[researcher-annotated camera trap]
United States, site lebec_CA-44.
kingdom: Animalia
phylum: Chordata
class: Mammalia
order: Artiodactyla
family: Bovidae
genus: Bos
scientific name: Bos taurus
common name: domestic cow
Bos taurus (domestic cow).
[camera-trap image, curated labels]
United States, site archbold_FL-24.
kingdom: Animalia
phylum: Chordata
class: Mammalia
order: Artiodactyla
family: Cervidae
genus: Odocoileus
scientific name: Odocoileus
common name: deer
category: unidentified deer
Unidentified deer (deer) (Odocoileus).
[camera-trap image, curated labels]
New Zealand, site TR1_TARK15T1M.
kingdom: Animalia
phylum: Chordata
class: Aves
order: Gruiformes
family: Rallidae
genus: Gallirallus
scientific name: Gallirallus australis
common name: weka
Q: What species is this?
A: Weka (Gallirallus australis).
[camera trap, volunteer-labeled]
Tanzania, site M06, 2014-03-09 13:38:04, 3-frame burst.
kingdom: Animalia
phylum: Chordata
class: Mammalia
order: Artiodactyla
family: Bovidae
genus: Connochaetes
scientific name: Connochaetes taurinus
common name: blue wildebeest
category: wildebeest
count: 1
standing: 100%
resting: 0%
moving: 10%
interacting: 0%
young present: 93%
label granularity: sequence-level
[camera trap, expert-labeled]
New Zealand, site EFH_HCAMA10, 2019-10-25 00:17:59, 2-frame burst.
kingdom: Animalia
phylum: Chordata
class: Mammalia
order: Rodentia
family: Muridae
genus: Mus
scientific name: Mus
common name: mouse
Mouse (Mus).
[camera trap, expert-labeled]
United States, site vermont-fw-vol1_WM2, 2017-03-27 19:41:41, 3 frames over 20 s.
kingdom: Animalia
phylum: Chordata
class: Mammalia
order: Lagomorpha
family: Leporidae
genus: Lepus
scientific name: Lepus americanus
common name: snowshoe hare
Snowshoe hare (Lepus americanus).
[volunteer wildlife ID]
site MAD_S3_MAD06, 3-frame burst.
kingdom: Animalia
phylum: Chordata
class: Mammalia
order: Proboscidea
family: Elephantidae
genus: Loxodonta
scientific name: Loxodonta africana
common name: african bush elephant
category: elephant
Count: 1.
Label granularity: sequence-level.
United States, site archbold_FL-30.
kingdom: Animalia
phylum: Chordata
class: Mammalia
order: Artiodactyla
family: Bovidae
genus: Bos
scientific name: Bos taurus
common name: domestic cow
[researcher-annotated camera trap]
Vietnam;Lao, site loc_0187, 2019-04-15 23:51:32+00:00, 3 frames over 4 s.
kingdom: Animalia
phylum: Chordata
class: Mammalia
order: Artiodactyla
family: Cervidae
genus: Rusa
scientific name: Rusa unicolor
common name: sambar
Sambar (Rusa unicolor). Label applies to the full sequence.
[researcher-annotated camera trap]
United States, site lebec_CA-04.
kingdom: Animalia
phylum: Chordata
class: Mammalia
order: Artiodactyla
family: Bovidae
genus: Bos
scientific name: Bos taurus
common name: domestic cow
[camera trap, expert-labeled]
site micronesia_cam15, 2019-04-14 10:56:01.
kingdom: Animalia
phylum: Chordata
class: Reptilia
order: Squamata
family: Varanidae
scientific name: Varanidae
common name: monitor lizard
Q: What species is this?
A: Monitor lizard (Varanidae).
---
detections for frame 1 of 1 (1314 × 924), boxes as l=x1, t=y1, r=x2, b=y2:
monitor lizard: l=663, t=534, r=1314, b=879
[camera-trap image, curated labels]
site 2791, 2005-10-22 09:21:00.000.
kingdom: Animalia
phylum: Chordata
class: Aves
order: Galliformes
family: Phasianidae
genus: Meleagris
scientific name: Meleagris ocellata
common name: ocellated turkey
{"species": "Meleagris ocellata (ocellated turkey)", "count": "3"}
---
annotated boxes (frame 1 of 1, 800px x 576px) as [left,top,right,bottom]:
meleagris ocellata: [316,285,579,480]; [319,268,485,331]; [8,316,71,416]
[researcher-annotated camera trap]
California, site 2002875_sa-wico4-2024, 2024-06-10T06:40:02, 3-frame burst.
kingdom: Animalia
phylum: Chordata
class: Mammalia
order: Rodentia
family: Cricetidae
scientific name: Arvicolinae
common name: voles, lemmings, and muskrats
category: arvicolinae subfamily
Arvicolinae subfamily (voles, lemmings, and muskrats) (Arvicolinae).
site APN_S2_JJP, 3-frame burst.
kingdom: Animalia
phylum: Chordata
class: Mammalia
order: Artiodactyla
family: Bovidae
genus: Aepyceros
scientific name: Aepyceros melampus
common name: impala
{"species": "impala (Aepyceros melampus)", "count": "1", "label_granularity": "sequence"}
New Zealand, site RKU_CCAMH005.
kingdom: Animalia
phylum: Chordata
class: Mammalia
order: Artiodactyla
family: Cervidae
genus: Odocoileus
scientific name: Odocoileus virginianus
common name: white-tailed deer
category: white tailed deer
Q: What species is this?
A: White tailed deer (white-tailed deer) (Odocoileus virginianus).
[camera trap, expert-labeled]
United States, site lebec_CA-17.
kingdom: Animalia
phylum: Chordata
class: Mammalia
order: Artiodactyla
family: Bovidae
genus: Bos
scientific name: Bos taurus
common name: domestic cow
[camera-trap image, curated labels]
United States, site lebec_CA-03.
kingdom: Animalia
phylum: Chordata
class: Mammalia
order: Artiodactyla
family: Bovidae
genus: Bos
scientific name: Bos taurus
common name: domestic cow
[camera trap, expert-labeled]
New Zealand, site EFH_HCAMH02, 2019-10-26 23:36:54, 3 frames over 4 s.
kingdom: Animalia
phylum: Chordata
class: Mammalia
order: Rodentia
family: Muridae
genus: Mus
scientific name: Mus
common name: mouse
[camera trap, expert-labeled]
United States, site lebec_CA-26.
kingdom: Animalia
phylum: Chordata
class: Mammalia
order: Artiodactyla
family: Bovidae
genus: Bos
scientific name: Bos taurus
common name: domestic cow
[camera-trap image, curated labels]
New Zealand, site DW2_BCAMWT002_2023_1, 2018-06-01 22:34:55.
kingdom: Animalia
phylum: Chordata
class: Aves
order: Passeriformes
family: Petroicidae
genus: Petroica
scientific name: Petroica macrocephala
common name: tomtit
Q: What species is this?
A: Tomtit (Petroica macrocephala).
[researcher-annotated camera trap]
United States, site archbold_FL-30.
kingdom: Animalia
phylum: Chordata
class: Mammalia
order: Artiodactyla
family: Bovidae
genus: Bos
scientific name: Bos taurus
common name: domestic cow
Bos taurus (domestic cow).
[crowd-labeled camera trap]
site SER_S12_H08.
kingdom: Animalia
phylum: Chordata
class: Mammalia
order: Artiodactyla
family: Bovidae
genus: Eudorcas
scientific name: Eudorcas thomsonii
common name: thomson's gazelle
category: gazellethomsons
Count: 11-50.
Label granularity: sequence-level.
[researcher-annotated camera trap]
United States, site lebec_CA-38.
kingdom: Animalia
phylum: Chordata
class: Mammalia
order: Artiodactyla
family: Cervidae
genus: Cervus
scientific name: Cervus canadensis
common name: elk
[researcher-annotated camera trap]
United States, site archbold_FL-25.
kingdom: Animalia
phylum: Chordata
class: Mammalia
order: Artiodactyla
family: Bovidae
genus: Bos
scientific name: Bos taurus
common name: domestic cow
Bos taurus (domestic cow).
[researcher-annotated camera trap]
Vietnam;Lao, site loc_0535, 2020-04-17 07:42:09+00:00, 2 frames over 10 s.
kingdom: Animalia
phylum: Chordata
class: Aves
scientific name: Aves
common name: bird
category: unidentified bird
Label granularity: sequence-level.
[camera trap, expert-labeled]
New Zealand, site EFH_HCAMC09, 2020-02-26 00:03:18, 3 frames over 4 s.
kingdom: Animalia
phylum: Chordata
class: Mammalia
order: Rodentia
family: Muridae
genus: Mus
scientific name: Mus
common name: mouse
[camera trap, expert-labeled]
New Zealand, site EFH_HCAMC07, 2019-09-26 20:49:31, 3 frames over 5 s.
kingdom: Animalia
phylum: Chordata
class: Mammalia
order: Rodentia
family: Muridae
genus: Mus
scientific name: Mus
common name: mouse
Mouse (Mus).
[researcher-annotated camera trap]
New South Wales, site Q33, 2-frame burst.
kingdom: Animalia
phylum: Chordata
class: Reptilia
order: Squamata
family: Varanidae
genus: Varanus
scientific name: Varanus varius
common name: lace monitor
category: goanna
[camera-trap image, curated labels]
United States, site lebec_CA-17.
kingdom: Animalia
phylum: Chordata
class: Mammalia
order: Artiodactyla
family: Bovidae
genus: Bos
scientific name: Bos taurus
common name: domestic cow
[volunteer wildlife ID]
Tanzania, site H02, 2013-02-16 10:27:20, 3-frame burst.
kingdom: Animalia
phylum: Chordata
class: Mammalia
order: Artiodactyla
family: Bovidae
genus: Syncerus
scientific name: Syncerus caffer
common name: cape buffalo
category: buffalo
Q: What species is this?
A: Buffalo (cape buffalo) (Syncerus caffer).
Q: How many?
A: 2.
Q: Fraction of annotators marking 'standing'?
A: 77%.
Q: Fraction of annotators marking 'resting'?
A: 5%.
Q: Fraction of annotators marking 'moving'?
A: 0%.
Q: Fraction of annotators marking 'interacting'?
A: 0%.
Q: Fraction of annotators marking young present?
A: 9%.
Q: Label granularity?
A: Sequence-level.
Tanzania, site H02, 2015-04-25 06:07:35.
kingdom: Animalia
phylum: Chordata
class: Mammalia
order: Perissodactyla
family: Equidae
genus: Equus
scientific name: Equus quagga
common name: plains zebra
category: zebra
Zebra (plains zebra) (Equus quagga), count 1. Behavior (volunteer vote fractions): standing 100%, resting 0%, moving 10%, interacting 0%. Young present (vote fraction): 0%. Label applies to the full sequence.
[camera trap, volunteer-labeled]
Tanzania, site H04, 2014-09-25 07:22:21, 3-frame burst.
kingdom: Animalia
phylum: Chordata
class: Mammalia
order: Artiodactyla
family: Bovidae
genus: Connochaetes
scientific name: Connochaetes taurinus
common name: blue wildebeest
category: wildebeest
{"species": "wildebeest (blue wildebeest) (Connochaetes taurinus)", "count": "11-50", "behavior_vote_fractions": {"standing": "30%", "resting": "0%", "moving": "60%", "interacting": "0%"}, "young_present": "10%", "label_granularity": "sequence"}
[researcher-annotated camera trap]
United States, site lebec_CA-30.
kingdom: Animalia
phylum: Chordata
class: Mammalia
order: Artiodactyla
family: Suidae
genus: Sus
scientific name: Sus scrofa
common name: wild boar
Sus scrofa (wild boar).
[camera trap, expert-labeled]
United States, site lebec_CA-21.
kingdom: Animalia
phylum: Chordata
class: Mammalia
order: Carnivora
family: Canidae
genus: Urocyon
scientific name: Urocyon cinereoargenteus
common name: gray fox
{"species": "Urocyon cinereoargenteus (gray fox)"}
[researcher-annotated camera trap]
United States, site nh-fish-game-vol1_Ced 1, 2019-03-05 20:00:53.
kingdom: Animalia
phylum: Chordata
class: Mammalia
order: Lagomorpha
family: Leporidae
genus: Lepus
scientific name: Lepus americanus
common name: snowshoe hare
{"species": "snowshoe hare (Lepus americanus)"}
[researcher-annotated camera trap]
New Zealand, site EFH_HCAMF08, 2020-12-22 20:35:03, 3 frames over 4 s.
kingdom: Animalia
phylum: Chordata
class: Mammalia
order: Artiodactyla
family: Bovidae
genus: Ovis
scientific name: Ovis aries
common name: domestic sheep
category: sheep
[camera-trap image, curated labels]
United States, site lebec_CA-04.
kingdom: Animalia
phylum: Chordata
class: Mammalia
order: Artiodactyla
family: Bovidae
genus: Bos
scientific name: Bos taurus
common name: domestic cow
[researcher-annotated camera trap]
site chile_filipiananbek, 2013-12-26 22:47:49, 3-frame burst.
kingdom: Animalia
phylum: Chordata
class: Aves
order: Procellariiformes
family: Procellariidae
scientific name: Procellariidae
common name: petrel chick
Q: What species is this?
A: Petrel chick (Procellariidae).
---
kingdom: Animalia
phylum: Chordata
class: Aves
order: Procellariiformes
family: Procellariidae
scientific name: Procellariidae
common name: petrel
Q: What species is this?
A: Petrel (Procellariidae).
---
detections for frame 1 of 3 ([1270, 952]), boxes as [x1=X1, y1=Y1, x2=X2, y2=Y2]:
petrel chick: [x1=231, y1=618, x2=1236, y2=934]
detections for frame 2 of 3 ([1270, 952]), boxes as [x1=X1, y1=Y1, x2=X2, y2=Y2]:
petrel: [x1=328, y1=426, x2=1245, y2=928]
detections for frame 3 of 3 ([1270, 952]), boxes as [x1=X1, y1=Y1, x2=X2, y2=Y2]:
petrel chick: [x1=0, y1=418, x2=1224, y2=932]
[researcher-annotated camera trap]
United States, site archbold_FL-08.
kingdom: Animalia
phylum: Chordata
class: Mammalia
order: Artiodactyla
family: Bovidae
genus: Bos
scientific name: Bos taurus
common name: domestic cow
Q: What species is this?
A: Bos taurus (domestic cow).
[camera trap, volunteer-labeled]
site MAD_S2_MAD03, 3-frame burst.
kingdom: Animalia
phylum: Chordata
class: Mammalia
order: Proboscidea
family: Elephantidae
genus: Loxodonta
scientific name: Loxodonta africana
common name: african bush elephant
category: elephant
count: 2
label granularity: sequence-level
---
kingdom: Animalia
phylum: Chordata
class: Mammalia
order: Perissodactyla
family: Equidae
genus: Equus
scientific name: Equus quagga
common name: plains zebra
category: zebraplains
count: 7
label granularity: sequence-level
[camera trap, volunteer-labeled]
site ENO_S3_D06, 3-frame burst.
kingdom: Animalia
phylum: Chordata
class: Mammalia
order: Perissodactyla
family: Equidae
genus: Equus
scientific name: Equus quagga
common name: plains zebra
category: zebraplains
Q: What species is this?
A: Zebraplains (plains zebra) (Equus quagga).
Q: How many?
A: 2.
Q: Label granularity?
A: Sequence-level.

--*--

• Prompt: Given the records above, restate word for word only the lines starting at the one with "United States, site lebec_CA-44." and ending at the one with "United States, site archbold_FL-24.".

• Response below:
United States, site lebec_CA-44.
kingdom: Animalia
phylum: Chordata
class: Mammalia
order: Artiodactyla
family: Bovidae
genus: Bos
scientific name: Bos taurus
common name: domestic cow
Bos taurus (domestic cow).
[camera-trap image, curated labels]
United States, site archbold_FL-24.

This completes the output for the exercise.